• **Text to read**
The Black Vote
Every election and sometimes between elections, the so-called conservatives start mewing about minority outreach. They start the game by saying how this time will be different and minorities are ready to listen. Then they spend time pandering to those voters, while lecturing whites about the need to pander to those people. After the election, when they got no increase in minority support, they say all the things about GOP voters that Democrats say about them.
It is a shameful and ridiculous charade, but republicans never seem to pay a price for it, so they keep doing it. In fact, a large segment of their voting base seems to like this charade. Baby Boomer conservatives are hooked on the idea of winning black votes. They are mesmerized by Trump’s tweet about how the economy is great for everyone except white people. Despite their political orientation, they are just as ashamed of themselves as white liberal boomers.

• **Given entries**
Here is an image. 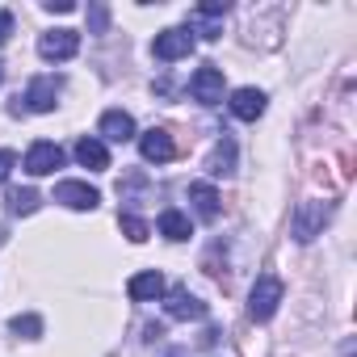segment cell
<instances>
[{
  "label": "cell",
  "instance_id": "cell-1",
  "mask_svg": "<svg viewBox=\"0 0 357 357\" xmlns=\"http://www.w3.org/2000/svg\"><path fill=\"white\" fill-rule=\"evenodd\" d=\"M278 303H282V278L261 273L257 286H252V294H248V315H252L257 324H265V319H273Z\"/></svg>",
  "mask_w": 357,
  "mask_h": 357
},
{
  "label": "cell",
  "instance_id": "cell-2",
  "mask_svg": "<svg viewBox=\"0 0 357 357\" xmlns=\"http://www.w3.org/2000/svg\"><path fill=\"white\" fill-rule=\"evenodd\" d=\"M76 51H80V34H76V30H47V34L38 38V55H43L47 63L76 59Z\"/></svg>",
  "mask_w": 357,
  "mask_h": 357
},
{
  "label": "cell",
  "instance_id": "cell-3",
  "mask_svg": "<svg viewBox=\"0 0 357 357\" xmlns=\"http://www.w3.org/2000/svg\"><path fill=\"white\" fill-rule=\"evenodd\" d=\"M328 215H332V202H303L298 211H294V240L298 244H307V240H315L319 236V227L328 223Z\"/></svg>",
  "mask_w": 357,
  "mask_h": 357
},
{
  "label": "cell",
  "instance_id": "cell-4",
  "mask_svg": "<svg viewBox=\"0 0 357 357\" xmlns=\"http://www.w3.org/2000/svg\"><path fill=\"white\" fill-rule=\"evenodd\" d=\"M155 59H164V63H176V59H185V55H194V34L190 30H164V34H155Z\"/></svg>",
  "mask_w": 357,
  "mask_h": 357
},
{
  "label": "cell",
  "instance_id": "cell-5",
  "mask_svg": "<svg viewBox=\"0 0 357 357\" xmlns=\"http://www.w3.org/2000/svg\"><path fill=\"white\" fill-rule=\"evenodd\" d=\"M59 89H63V80H55V76H38V80L26 89V109H34V114H51V109L59 105Z\"/></svg>",
  "mask_w": 357,
  "mask_h": 357
},
{
  "label": "cell",
  "instance_id": "cell-6",
  "mask_svg": "<svg viewBox=\"0 0 357 357\" xmlns=\"http://www.w3.org/2000/svg\"><path fill=\"white\" fill-rule=\"evenodd\" d=\"M55 168H63V147L59 143H34L26 151V172L30 176H51Z\"/></svg>",
  "mask_w": 357,
  "mask_h": 357
},
{
  "label": "cell",
  "instance_id": "cell-7",
  "mask_svg": "<svg viewBox=\"0 0 357 357\" xmlns=\"http://www.w3.org/2000/svg\"><path fill=\"white\" fill-rule=\"evenodd\" d=\"M190 93L202 101V105H219L223 101V68H198V76L190 80Z\"/></svg>",
  "mask_w": 357,
  "mask_h": 357
},
{
  "label": "cell",
  "instance_id": "cell-8",
  "mask_svg": "<svg viewBox=\"0 0 357 357\" xmlns=\"http://www.w3.org/2000/svg\"><path fill=\"white\" fill-rule=\"evenodd\" d=\"M139 151H143V160L164 164V160H172V155H176V143H172V135H168V130L151 126V130H143V135H139Z\"/></svg>",
  "mask_w": 357,
  "mask_h": 357
},
{
  "label": "cell",
  "instance_id": "cell-9",
  "mask_svg": "<svg viewBox=\"0 0 357 357\" xmlns=\"http://www.w3.org/2000/svg\"><path fill=\"white\" fill-rule=\"evenodd\" d=\"M55 202H63V206H72V211H93V206L101 202V194H97L93 185H84V181H59V185H55Z\"/></svg>",
  "mask_w": 357,
  "mask_h": 357
},
{
  "label": "cell",
  "instance_id": "cell-10",
  "mask_svg": "<svg viewBox=\"0 0 357 357\" xmlns=\"http://www.w3.org/2000/svg\"><path fill=\"white\" fill-rule=\"evenodd\" d=\"M227 105H231V114H236L240 122H257V118L265 114V93H261V89H236Z\"/></svg>",
  "mask_w": 357,
  "mask_h": 357
},
{
  "label": "cell",
  "instance_id": "cell-11",
  "mask_svg": "<svg viewBox=\"0 0 357 357\" xmlns=\"http://www.w3.org/2000/svg\"><path fill=\"white\" fill-rule=\"evenodd\" d=\"M101 139L109 143H130L135 139V118L126 109H105L101 114Z\"/></svg>",
  "mask_w": 357,
  "mask_h": 357
},
{
  "label": "cell",
  "instance_id": "cell-12",
  "mask_svg": "<svg viewBox=\"0 0 357 357\" xmlns=\"http://www.w3.org/2000/svg\"><path fill=\"white\" fill-rule=\"evenodd\" d=\"M126 294H130L135 303H155V298H164V278H160L155 269L135 273V278L126 282Z\"/></svg>",
  "mask_w": 357,
  "mask_h": 357
},
{
  "label": "cell",
  "instance_id": "cell-13",
  "mask_svg": "<svg viewBox=\"0 0 357 357\" xmlns=\"http://www.w3.org/2000/svg\"><path fill=\"white\" fill-rule=\"evenodd\" d=\"M164 311H168L172 319H202V315H206V307H202L190 290H172L168 303H164Z\"/></svg>",
  "mask_w": 357,
  "mask_h": 357
},
{
  "label": "cell",
  "instance_id": "cell-14",
  "mask_svg": "<svg viewBox=\"0 0 357 357\" xmlns=\"http://www.w3.org/2000/svg\"><path fill=\"white\" fill-rule=\"evenodd\" d=\"M190 202H194V211H198V219H219V194H215V185L211 181H194L190 185Z\"/></svg>",
  "mask_w": 357,
  "mask_h": 357
},
{
  "label": "cell",
  "instance_id": "cell-15",
  "mask_svg": "<svg viewBox=\"0 0 357 357\" xmlns=\"http://www.w3.org/2000/svg\"><path fill=\"white\" fill-rule=\"evenodd\" d=\"M76 160H80L84 168H93V172H105V168H109V151H105V143H101V139H89V135L76 143Z\"/></svg>",
  "mask_w": 357,
  "mask_h": 357
},
{
  "label": "cell",
  "instance_id": "cell-16",
  "mask_svg": "<svg viewBox=\"0 0 357 357\" xmlns=\"http://www.w3.org/2000/svg\"><path fill=\"white\" fill-rule=\"evenodd\" d=\"M206 168H211V176H231L236 172V143L219 139L215 151H211V160H206Z\"/></svg>",
  "mask_w": 357,
  "mask_h": 357
},
{
  "label": "cell",
  "instance_id": "cell-17",
  "mask_svg": "<svg viewBox=\"0 0 357 357\" xmlns=\"http://www.w3.org/2000/svg\"><path fill=\"white\" fill-rule=\"evenodd\" d=\"M160 236H164V240H190V236H194L190 215H181V211H164V215H160Z\"/></svg>",
  "mask_w": 357,
  "mask_h": 357
},
{
  "label": "cell",
  "instance_id": "cell-18",
  "mask_svg": "<svg viewBox=\"0 0 357 357\" xmlns=\"http://www.w3.org/2000/svg\"><path fill=\"white\" fill-rule=\"evenodd\" d=\"M5 202H9V215H34L43 198H38V190H13Z\"/></svg>",
  "mask_w": 357,
  "mask_h": 357
},
{
  "label": "cell",
  "instance_id": "cell-19",
  "mask_svg": "<svg viewBox=\"0 0 357 357\" xmlns=\"http://www.w3.org/2000/svg\"><path fill=\"white\" fill-rule=\"evenodd\" d=\"M194 30H202V38H219V34H223L219 17H206V13H198V9L190 13V34H194Z\"/></svg>",
  "mask_w": 357,
  "mask_h": 357
},
{
  "label": "cell",
  "instance_id": "cell-20",
  "mask_svg": "<svg viewBox=\"0 0 357 357\" xmlns=\"http://www.w3.org/2000/svg\"><path fill=\"white\" fill-rule=\"evenodd\" d=\"M13 336H26V340H34V336H43V319L38 315H13Z\"/></svg>",
  "mask_w": 357,
  "mask_h": 357
},
{
  "label": "cell",
  "instance_id": "cell-21",
  "mask_svg": "<svg viewBox=\"0 0 357 357\" xmlns=\"http://www.w3.org/2000/svg\"><path fill=\"white\" fill-rule=\"evenodd\" d=\"M118 223H122V236H126L130 244H143V240H147V223H143L139 215H122Z\"/></svg>",
  "mask_w": 357,
  "mask_h": 357
},
{
  "label": "cell",
  "instance_id": "cell-22",
  "mask_svg": "<svg viewBox=\"0 0 357 357\" xmlns=\"http://www.w3.org/2000/svg\"><path fill=\"white\" fill-rule=\"evenodd\" d=\"M105 22H109L105 5H93V9H89V30H93V34H105Z\"/></svg>",
  "mask_w": 357,
  "mask_h": 357
},
{
  "label": "cell",
  "instance_id": "cell-23",
  "mask_svg": "<svg viewBox=\"0 0 357 357\" xmlns=\"http://www.w3.org/2000/svg\"><path fill=\"white\" fill-rule=\"evenodd\" d=\"M13 164H17V155H13V151H0V185L9 181V172H13Z\"/></svg>",
  "mask_w": 357,
  "mask_h": 357
},
{
  "label": "cell",
  "instance_id": "cell-24",
  "mask_svg": "<svg viewBox=\"0 0 357 357\" xmlns=\"http://www.w3.org/2000/svg\"><path fill=\"white\" fill-rule=\"evenodd\" d=\"M43 9L47 13H72L76 5H72V0H43Z\"/></svg>",
  "mask_w": 357,
  "mask_h": 357
},
{
  "label": "cell",
  "instance_id": "cell-25",
  "mask_svg": "<svg viewBox=\"0 0 357 357\" xmlns=\"http://www.w3.org/2000/svg\"><path fill=\"white\" fill-rule=\"evenodd\" d=\"M13 34V13H0V43H9Z\"/></svg>",
  "mask_w": 357,
  "mask_h": 357
},
{
  "label": "cell",
  "instance_id": "cell-26",
  "mask_svg": "<svg viewBox=\"0 0 357 357\" xmlns=\"http://www.w3.org/2000/svg\"><path fill=\"white\" fill-rule=\"evenodd\" d=\"M0 80H5V63H0Z\"/></svg>",
  "mask_w": 357,
  "mask_h": 357
}]
</instances>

• **To-do list**
1 > List every capitalized name in the body of the piece on the black vote. Leave out the title and any word capitalized only because it begins a sentence.
2 > Set down, word for word, the passage of the piece on the black vote from "The Black Vote" to "say about them.".

• **Solved tasks**
1 >
GOP
Democrats
Baby Boomer
Trump

2 >
The Black Vote
Every election and sometimes between elections, the so-called conservatives start mewing about minority outreach. They start the game by saying how this time will be different and minorities are ready to listen. Then they spend time pandering to those voters, while lecturing whites about the need to pander to those people. After the election, when they got no increase in minority support, they say all the things about GOP voters that Democrats say about them.